Figure 1: Inflation-adjusted Per-Pupil Revenue for K-12 Education in Ohio, 1981-2008
Source: Ohio Department of Education, Center for School Options & Finance, Simulation, Foundation & Analysis Unit, adjusted using the Bureau of Labor Statistics' inflation calculator
Frankly, Ohio has made real progress since the first DeRolph case in 1997 in how it funds its public schools and in the amount of money taxpayers dedicate to education.
Consider that Ohio spends about 4.2 percent of its taxable resources on K-12 education - ranking it fifth among all states. In its 2008 "Funding Gap" report, the nonpartisan Education Trust in Washington, D.C., cited Ohio as just one of ten states to successfully decrease the gaps between low - and high-poverty districts (see here). In its 2009 "Quality Counts" report, Education Week gave Ohio a B- for its school-finance system. The national average was C+. Ohio received a B+ in the equity category (see here).
Consider what this spending has meant for an urban district like Dayton (Figure 2), a district that serves about 90 percent economically disadvantaged students. In the last decade that district has seen per-pupil revenue increase by more than $3,000, using inflation adjusted dollars.
Figure 2: Inflation-adjusted Per-Pupil Revenue for Dayton Public Schools, 1998 to 2008
Source: Ohio Department of Education interactive Local Report Card, adjusted using the Bureau of Labor Statistics' inflation calculator
Now, Ohio's FY 2010-2011 $53.6 billion biennial budget faces an estimated shortfall of $2 billion to $3 billion. This shortfall would be dramatically worse if it weren't for the $5 billion influx in one-time federal stimulus dollars. The fiscal pain in the next biennial budget, and very likely the one after that, is apt to be even greater than it is now. We may very well see the efforts of the Senate to bump funding up by a quarter percent in the 2009-2010 school year and a half percent the following year as downright generous.
Consider the recent comments of Scott Pattison, executive director of the National Association of State Budget Officers, "There are so many issues that go way beyond the current downturn. This is an awful time for states fiscally, but they're even more worried about 2011, 2012, 2013, 2014" (see here).
According to Donald J. Boyd, senior fellow at the Nelson A. Rockefeller Institute of Government at the State University of New York, "State tax collections could take five years or more from when the recession began in 2007 to recover to pre-recession levels" (see here).
Ohio, unlike the federal government, can neither print money nor borrow vast sums from China to operate in deficit. The state has to have a balanced budget and for it to maintain the status quo in funding education, let alone to add billions more, it will have to raise taxes and/or see funding for other state-funded programs and services stay flat or decline in the coming years.

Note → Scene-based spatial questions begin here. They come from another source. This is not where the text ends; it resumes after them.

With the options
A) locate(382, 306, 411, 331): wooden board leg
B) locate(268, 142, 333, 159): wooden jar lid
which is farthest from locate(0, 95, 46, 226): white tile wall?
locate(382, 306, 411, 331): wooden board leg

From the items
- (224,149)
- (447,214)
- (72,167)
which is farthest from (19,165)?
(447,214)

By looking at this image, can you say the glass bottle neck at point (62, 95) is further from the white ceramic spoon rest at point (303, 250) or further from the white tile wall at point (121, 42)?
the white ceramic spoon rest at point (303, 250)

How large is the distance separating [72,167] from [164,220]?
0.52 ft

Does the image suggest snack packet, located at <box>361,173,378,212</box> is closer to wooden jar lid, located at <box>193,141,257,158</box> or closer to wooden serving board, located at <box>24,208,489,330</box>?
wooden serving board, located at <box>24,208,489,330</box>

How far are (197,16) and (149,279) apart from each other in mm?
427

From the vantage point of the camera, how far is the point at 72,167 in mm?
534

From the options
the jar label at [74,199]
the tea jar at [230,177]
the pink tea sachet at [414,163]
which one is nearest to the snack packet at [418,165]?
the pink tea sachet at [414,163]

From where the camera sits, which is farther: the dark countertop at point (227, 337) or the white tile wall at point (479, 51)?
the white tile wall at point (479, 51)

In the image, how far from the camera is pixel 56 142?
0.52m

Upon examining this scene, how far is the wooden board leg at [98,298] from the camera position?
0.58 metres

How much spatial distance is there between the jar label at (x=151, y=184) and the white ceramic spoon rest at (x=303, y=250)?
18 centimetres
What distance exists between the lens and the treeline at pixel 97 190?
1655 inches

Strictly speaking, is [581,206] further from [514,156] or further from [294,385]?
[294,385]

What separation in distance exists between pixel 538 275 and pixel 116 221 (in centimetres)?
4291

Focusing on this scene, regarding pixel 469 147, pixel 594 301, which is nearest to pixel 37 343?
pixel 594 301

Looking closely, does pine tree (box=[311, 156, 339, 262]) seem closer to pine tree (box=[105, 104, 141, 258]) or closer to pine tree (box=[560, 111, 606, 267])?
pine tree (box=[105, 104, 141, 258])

This is the painful reality that now confronts the conference committee. Things may very well get worse before they get better, and those clamoring for more money need to ask themselves where any new money will come from? If Ohio is serious about school reform it needs to move from providing just more money for more inputs to crafting policies that maximize school efficiency and effectiveness.